The Fbex promotional video states that the finishes and equipment in the buildings passed “rigorous quality controls during the building process.” “They forgot to say that each panel only had 0.5 mm of aluminum compared to 5 mm of solid polyethylene,” said David Calvo, an architect and former lawmaker for the Spanish Socialist Party (PSOE) in Valencia, in a message posted on X (formerly Twitter) on Thursday.
Calvo explained that these are the standard dimensions of the material, which have 10 times more filling than aluminum. It is a legal and regulated element “but, as was the case with uralite at the time, it is harmful,” added Calvo, who says that “hundreds” of buildings in Valencia were built in the same way. “It was a trend in the first decade of the 2000s,” he explained. “It was how buildings with a lot of surface area, a modern aesthetic and quick installation times were made.”
According to the architect, thousands of buildings throughout Spain have the same cladding, as its thermal properties make it good for insulating against both the cold and heat. “What’s more, it was unthinkable in those times to make a building with exposed brick, which was linked to a lower social status and to earlier times,” he said.
All rooms in the homes, except the bathrooms, faced outwards. This meant the flames, which spread over the building’s facade, directly affected bedrooms and lounge rooms, which contained many other flammable elements. According to the promotional video, the homes had a floating beech wood parquet floor, “a material that is still plastic,” said David Calvo. Furthermore, technical engineer and building installations expert David Higuera believes that the interiors must have also had other construction materials that helped the flames spread, adding that the damage to the ceilings can only be explained by the use of flammable insulation. The air conditioning, according to the promotional video, was through ducts, which did nothing to contain the blaze either.
The building had a ventilated facade ― with a chamber between the structure and the insulation ―, meaning firewalls were required between each floor, precisely to prevent, in the event of a fire, the flames from quickly spreading up or down the building. The building in Valencia contained these firewalls. However, at the time the building was constructed, the new building code ― which is more restrictive than the previous one regarding the use of materials ― had not yet come into effect. It was approved in 2006, but there was a transition period until it became mandatory. Furthermore, developers who had previously requested a license, as was the case with Fbex, were not subject to it.

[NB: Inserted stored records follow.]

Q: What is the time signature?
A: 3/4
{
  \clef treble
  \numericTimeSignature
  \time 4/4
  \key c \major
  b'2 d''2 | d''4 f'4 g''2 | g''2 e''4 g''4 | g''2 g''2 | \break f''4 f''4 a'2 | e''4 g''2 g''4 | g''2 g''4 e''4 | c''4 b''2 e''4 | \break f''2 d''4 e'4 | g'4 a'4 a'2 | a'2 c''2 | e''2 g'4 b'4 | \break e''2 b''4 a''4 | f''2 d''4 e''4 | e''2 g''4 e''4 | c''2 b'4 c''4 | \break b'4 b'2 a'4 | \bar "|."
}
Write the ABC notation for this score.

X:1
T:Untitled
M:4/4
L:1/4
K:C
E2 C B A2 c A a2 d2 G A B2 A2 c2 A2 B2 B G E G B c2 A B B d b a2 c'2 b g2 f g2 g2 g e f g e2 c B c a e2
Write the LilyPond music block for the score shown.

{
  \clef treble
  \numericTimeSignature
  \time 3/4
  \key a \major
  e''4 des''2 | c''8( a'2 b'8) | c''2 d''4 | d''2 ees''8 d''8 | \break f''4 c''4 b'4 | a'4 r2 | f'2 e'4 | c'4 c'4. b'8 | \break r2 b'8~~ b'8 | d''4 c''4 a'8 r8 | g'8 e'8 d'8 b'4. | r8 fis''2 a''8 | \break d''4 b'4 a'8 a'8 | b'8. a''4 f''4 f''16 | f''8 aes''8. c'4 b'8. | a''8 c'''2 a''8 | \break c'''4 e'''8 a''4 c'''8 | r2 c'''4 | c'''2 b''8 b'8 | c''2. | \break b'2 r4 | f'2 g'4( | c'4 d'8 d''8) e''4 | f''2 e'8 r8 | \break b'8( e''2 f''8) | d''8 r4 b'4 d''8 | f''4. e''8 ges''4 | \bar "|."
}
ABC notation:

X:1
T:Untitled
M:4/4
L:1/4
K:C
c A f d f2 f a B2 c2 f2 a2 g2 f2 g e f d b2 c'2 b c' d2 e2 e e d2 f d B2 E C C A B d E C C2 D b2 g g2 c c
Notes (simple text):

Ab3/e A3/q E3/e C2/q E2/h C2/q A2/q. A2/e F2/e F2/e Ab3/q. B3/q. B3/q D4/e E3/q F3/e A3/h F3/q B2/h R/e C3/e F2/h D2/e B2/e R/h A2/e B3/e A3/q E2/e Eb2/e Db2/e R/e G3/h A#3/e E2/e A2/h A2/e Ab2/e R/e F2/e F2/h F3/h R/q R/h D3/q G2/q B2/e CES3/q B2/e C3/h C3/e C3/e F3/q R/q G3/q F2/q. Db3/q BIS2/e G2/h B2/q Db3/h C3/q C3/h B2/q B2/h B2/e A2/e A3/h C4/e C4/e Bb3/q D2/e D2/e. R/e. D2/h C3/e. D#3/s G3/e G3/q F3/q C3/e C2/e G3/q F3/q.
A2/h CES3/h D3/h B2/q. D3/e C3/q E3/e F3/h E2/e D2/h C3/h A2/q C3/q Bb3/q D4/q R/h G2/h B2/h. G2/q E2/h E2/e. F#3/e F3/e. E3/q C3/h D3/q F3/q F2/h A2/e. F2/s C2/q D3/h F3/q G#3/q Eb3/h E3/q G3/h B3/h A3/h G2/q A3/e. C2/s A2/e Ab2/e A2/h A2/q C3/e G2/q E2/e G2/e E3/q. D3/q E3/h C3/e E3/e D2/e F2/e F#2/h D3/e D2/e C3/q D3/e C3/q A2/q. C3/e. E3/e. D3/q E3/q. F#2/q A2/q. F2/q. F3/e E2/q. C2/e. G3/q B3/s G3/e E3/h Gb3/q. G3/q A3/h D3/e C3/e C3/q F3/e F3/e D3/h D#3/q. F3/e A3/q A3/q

Residential buildings do not require fire escapes: the building’s own staircase is the escape route. The current building code requires, however, that the walls of these stairways be made of materials with high fire resistance.
The buildings in Valencia passed an inspection when construction was completed in 2008, at which time an architect certified that the building met the requirements included in the construction license application. Due to its construction date, it did not require further inspections. In any case, as Calvo explains, the use of that material would have passed any control because it is legal.